=== Source passage ===

Not only do servicers have incentives to use strategies which are detrimental to investors, but the means to act with limited impunity. Lack of investor, borrower and regulatory oversight and informational asymmetry between the investor and servicer ensures servicers will act on their self interests. Additionally, the consolidation of the mortgage service industry leaves investors with few alternatives to their current servicers.
The Solution?
This is a problem that has been recognized and directly addressed in the past with proposed legislation that has gone nowhere. For example, HR 5679 last year, The Foreclosure Prevention and Sound Mortgage Servicing Act of 2008, would have required mortgagees and servicers to participate in "reasonable loss mitigation activities," a carefully defined term, before being able to start the foreclosure process. The bill also sought to address homeowners' challenges in communicating with the servicer about modification by commonsensically requiring servicers to provide a toll-free telephone number with which homeowners could reach a person at the servicer, within the U.S., with the necessary information and authority to deal with loss mitigation, and thus presumably with modifications. This bill never passed out of committee.

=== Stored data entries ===
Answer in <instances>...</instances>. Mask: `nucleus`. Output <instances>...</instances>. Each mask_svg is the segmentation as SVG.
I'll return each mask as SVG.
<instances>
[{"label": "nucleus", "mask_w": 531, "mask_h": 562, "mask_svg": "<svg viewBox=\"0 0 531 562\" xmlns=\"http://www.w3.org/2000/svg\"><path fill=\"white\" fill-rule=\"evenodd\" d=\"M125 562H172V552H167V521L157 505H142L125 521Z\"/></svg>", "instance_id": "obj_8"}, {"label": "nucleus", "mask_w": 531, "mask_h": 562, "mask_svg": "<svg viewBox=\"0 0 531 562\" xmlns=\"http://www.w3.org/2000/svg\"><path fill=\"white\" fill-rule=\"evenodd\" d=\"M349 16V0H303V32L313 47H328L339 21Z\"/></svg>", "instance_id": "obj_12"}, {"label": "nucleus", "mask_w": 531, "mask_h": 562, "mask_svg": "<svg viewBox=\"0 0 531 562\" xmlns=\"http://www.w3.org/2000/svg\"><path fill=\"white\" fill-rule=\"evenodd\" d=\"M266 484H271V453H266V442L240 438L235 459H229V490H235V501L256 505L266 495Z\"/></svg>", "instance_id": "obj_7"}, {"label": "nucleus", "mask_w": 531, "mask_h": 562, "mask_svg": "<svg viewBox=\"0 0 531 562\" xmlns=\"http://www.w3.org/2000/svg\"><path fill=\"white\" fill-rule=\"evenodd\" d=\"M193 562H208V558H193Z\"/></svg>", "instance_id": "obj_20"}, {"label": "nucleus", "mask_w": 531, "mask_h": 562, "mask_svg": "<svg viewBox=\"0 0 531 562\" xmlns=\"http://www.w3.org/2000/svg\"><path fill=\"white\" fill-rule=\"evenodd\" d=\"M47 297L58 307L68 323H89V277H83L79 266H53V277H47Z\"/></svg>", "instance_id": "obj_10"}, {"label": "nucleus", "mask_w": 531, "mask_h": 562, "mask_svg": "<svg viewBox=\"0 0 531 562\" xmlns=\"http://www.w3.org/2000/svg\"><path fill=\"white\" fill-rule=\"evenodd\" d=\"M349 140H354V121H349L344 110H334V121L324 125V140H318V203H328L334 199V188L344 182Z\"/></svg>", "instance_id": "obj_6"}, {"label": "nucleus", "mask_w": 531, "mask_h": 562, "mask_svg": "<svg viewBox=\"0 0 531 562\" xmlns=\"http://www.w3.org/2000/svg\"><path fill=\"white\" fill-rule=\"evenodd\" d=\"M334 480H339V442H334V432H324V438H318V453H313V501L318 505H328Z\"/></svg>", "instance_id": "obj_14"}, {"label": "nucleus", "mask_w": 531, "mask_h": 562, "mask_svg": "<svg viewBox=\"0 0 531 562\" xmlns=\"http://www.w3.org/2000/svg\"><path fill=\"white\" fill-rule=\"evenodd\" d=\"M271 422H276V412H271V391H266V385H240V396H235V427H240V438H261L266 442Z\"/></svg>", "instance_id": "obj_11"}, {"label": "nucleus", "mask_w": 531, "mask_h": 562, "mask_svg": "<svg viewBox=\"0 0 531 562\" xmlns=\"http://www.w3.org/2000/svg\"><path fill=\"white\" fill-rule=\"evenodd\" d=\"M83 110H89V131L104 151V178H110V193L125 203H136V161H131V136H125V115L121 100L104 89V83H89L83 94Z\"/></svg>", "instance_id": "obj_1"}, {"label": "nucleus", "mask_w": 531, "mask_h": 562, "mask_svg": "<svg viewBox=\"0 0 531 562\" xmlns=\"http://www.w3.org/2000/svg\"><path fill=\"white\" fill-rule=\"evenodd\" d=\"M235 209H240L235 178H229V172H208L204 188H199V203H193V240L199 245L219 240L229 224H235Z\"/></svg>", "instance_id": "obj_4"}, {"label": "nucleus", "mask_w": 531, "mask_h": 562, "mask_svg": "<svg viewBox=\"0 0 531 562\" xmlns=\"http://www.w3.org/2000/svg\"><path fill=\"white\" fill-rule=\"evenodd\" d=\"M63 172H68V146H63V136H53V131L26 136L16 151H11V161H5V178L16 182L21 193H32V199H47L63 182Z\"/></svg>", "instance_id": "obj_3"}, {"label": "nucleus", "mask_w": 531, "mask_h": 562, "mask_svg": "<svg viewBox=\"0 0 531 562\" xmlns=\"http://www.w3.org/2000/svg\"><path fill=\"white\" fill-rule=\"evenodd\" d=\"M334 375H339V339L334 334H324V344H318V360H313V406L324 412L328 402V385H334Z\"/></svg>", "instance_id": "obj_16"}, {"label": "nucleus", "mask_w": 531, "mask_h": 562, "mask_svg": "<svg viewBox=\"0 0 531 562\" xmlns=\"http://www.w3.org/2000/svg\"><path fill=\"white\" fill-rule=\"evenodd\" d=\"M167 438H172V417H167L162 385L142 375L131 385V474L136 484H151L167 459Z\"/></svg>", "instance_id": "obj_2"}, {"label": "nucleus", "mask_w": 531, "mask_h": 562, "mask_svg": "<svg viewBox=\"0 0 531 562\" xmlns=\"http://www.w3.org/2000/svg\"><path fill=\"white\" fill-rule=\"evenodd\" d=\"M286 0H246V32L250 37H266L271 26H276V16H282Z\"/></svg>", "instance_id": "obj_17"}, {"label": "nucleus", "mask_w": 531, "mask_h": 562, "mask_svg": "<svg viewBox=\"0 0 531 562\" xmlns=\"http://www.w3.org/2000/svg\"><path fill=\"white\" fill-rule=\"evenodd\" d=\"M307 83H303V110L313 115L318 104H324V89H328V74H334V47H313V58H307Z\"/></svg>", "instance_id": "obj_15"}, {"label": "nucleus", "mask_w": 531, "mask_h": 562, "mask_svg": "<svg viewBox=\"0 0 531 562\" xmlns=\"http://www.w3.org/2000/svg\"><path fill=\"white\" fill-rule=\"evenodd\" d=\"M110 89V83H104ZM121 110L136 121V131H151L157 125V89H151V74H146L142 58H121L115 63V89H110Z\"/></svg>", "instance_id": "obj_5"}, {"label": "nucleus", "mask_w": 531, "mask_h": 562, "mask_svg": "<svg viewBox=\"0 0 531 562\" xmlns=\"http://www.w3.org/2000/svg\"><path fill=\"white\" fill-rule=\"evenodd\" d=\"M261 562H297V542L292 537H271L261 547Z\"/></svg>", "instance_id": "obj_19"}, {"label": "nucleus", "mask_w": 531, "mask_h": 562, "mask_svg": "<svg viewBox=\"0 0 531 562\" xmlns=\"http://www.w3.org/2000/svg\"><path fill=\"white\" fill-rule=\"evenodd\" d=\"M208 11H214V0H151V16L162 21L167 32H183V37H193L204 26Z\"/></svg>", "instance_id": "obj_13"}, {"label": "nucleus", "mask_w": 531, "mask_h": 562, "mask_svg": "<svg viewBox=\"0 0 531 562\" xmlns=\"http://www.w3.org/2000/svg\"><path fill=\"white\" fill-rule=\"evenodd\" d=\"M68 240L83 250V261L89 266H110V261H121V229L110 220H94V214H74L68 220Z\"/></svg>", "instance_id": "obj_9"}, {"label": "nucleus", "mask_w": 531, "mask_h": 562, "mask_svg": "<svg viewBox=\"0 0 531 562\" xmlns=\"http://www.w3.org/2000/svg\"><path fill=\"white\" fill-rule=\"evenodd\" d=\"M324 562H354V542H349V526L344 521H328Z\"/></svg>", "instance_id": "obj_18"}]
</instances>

=== To be done ===
In the mortgage servicing passage, what would HR 5679 have required servicers to provide so that homeowners could reach a person at the servicer?

=== Response to the exercise ===
A toll-free telephone number.